▶ **AIM OF THE EXERCISE**
Copy out the entries word for word, starting with the line that contains "Is [240,91] farther" and going on through the last line of the entries.

▶ **Scene question entries**
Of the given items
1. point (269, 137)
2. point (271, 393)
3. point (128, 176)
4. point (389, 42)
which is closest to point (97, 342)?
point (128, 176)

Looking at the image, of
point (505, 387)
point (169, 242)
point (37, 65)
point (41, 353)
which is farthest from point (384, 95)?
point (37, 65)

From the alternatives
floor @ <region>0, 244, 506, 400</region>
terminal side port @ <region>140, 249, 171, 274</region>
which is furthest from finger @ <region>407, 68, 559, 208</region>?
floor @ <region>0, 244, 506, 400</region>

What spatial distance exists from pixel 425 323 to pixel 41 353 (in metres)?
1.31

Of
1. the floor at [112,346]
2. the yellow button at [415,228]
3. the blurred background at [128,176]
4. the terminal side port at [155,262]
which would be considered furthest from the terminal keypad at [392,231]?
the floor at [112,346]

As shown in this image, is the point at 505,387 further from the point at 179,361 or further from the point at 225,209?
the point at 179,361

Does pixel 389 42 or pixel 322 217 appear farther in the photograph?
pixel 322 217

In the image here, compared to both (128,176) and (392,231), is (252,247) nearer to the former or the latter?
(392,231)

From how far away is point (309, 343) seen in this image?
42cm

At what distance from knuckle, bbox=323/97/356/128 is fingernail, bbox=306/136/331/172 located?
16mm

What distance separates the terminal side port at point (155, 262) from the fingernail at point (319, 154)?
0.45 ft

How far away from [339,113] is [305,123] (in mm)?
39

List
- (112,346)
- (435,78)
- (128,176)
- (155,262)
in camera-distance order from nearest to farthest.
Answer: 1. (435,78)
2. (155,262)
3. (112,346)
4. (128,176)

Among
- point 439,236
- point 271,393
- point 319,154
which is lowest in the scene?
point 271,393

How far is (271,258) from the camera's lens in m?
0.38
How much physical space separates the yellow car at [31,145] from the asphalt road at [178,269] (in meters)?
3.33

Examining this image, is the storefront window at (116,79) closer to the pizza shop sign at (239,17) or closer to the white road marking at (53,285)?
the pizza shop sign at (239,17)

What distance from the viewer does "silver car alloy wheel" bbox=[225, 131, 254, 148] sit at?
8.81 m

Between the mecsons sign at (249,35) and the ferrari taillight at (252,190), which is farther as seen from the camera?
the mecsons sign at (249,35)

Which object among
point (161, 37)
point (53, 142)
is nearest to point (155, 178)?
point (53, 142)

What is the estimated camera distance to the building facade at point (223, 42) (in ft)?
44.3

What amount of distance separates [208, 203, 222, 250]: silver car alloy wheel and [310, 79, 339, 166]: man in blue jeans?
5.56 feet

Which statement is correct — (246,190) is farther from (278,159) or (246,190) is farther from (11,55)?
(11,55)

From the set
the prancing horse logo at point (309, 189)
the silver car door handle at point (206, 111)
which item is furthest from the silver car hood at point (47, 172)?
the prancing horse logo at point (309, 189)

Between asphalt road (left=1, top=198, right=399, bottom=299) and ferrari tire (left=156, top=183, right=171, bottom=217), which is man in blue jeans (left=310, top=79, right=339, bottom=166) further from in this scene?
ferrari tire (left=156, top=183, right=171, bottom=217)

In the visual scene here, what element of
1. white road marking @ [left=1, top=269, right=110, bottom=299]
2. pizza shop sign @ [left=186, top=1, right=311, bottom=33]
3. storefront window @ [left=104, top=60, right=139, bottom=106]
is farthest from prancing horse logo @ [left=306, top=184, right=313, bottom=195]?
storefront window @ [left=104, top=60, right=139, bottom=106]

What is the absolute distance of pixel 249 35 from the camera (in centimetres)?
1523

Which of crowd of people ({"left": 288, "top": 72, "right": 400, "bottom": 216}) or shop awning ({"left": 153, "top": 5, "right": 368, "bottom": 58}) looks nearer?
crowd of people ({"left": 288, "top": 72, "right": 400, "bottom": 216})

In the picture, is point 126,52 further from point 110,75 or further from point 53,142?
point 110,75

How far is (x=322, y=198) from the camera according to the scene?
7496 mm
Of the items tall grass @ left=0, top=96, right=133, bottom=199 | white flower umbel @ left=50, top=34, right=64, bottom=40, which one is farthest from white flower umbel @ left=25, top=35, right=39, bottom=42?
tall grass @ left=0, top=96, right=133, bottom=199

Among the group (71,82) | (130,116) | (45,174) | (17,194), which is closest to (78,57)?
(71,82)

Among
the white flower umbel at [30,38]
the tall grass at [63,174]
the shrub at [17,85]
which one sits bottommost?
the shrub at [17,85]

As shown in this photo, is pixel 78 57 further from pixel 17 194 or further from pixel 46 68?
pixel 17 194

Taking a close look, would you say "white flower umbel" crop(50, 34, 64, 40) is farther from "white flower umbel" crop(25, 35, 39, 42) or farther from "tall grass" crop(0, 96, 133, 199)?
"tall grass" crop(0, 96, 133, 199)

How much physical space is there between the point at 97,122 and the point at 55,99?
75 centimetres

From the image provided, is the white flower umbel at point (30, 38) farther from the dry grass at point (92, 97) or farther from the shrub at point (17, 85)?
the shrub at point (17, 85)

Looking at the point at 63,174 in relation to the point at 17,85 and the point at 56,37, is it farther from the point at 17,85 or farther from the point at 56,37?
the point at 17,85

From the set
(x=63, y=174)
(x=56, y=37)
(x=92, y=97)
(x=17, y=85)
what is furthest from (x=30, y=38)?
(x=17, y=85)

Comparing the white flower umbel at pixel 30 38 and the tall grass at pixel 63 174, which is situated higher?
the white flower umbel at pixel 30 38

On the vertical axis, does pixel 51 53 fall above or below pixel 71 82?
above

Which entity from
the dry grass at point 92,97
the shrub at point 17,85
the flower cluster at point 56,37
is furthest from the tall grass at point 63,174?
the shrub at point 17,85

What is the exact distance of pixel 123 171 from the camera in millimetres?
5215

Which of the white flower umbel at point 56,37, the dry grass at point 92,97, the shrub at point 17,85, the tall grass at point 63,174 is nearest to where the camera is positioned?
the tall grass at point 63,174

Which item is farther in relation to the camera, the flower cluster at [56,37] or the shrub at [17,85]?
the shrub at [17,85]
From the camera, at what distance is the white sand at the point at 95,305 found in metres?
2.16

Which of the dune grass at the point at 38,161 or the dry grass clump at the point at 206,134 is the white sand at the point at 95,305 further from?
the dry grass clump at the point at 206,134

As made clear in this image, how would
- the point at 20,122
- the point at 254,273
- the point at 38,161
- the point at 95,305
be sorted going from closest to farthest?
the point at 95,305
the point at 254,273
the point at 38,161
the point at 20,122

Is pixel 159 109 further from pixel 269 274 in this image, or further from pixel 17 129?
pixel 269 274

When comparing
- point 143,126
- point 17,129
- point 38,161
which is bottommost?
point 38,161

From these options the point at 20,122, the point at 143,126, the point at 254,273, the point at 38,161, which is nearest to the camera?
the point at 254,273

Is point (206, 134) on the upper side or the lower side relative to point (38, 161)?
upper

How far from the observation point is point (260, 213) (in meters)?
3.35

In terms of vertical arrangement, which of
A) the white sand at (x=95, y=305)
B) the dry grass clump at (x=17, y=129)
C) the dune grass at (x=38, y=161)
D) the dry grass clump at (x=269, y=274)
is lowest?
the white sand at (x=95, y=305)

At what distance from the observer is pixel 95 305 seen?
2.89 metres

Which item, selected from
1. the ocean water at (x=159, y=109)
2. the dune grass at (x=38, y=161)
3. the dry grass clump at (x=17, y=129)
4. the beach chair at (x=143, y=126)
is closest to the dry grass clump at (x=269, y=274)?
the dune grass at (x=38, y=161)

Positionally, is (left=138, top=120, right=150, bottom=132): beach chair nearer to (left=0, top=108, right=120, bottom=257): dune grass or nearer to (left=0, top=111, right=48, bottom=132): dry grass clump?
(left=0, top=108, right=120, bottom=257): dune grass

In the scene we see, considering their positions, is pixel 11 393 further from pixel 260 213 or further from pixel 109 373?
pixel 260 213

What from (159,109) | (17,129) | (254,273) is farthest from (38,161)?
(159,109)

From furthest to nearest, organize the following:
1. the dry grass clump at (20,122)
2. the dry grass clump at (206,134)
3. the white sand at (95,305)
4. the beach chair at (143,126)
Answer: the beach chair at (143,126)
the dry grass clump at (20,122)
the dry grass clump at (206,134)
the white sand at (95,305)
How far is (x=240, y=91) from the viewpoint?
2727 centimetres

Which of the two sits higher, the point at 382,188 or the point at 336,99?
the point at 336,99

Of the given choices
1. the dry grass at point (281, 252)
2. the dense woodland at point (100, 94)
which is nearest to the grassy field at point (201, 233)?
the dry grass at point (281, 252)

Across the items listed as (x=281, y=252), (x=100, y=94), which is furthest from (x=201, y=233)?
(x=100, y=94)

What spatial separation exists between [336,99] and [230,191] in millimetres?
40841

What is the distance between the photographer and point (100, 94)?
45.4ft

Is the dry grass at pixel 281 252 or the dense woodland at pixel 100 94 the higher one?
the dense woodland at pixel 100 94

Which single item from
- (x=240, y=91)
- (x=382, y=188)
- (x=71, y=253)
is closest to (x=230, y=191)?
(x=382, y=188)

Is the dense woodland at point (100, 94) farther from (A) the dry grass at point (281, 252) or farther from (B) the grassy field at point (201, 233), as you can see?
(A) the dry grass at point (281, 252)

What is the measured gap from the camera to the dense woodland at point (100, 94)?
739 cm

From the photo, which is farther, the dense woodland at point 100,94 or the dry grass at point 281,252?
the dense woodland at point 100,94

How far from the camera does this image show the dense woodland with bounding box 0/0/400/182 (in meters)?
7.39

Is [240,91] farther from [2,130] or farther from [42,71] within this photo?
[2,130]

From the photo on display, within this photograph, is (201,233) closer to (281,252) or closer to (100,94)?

▶ **WRITTEN ANSWER**
Is [240,91] farther from [2,130] or farther from [42,71] within this photo?
[2,130]

From the photo on display, within this photograph, is (201,233) closer to (281,252) or closer to (100,94)?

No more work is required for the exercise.